Times continue to be difficult for businesses about a year into this recession. So many small and medium businesses I’ve recently spoken with are either going under or selling out, I’m beginning to take it personally (yeah, it’s all about me!). During good times, anyone can drift along, and during tough times, the weaklings fall off the grid, but during particularly hard times like right now, only the best survive. Being average no longer cuts it.
Reality check: by definition, half of all companies are below average. Where does your company fall on the spectrum?
Best business practices that make stellar companies need to be front and center in hard times as there’s no time to snooze. You and your employees have to work harder and much smarter in order to succeed. Here’s a list of factors that will propel growth during the good times, but must be seriously considered during tough times.
Embrace change. I know it’s cliché, but you don’t have a choice. The road ahead of you has turned and you’ve either come to a screeching halt or headed for the cliff. The only way to survive is to turn with the road. Change can be scary and unsettling for some, but get used to it. A windy road awaits all of us.
Define your target market with laser accuracy. Many of you have drifted along and survived on low hanging fruit, but this is no time to be fuzzy about your target market. Take a giant step back and define your market strategy. Where is your best bang for the buck? Are you headed for where the market is going? Without this, you’re shooting blind hoping to hit the target.
Develop complementary corporate partnerships. I’m a big advocate of corporate partnerships and when times get tough, joining forces with others becomes essential. Some of the best partnerships are with companies that provide solutions complementary to yours into the same target market. A combined sales force selling combined solutions can generate strong revenues.
License your intellectual properties (IP) to non-compete entities. This doesn’t apply to everyone, but to those who develop IP… In a perfect example of working smarter rather than working harder, licensing can increase your revenues solidly over time with high margins. Some companies develop IP and patents without doing much with them. Put your hard earned IP to work and watch your revenues grow.
Boost R&D. Times are not going to remain down indefinitely. When the next “up” wave comes around, you want to be ready with new solutions for the market. This is when weaker companies scale back on R&D and smarter companies invest in their future.
Evaluate all aspects of your marketing operations. The marketing function has transformed exponentially in a very short time. You can’t expect to print some brochures, design a cool website (even with SEO), announce some new releases, and expect the market to come after you. Explore new ways in which you can continue to engage the market (sometimes at a lower cost than traditional marketing methods). Social media is not a fad. It’s here to stay, and it will turn your marketing department upside down.
Evaluate and optimize your sales operations. Make sure you have the best Sales VP your money can buy as (s)he is the one in charge of generating your revenues. Being aggressive is no longer the main success factor in sales. Your sales VP should be strategic and creative, and embody excellent leadership skills to keep your sales staff highly motivated during tough times. Evaluate all aspects of your sales operations including direct sales, telemarketing, channels, ecommerce, etc., and focus your resources on the highest ROI methods. Spend time evaluating new sales and lead generation tools and pick one that best fits your business. If you decide to hire commission-only sales people, make sure they are deeply knowledgeable about your products and your vertical, otherwise they’ll fail and leave within weeks.

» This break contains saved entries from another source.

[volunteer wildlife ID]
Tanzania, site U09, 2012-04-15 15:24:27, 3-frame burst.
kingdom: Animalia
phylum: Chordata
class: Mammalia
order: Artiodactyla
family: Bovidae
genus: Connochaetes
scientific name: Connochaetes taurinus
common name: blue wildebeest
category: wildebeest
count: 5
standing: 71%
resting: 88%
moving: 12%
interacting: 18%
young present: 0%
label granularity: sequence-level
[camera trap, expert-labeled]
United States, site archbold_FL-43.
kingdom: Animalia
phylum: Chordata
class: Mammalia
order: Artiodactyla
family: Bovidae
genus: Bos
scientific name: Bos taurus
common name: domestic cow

Engage your employees and listen. Your employee base is a goldmine of ideas and information about your business. They know your customers, your market, and your operations. Actively encourage them to come up with ideas to improve revenue generating operations, product innovation, cost cutting measures, etc., and listen to them. You’d be surprised at the level of ideas you’ll generate simply by asking. This also gives your employees a great sense of inclusion.
Evaluate your board. The purpose of your board of directors is to help the company’s health and growth. If every single one of your board members isn’t actively involved in the growth of your company, what are they doing there? Pick individuals for your board who can specifically help the growth of your company through their expertise in your vertical, connections to potential clients or partners, or extensive experience running businesses similar to yours. And ask them to get active about your company.
Stay physically healthy. (This is your mother talking!) You need to keep healthy to handle the pressures of working harder while managing change. Stress compromises your immune system and induces depression and anxiety. Regular exercise has the exact opposite effect, and has myriad of other benefits. It’s a slam dunk.
I’d love to hear about other creative improvements you have implemented for growth in hard times, and I invite you to share your ideas here.
Next time, I’ll talk about fund allocation tips for small and medium businesses during the recession. Feel free to subscribe to this blog to get the follow up blog by email (I don’t blog that often so you won’t be spammed).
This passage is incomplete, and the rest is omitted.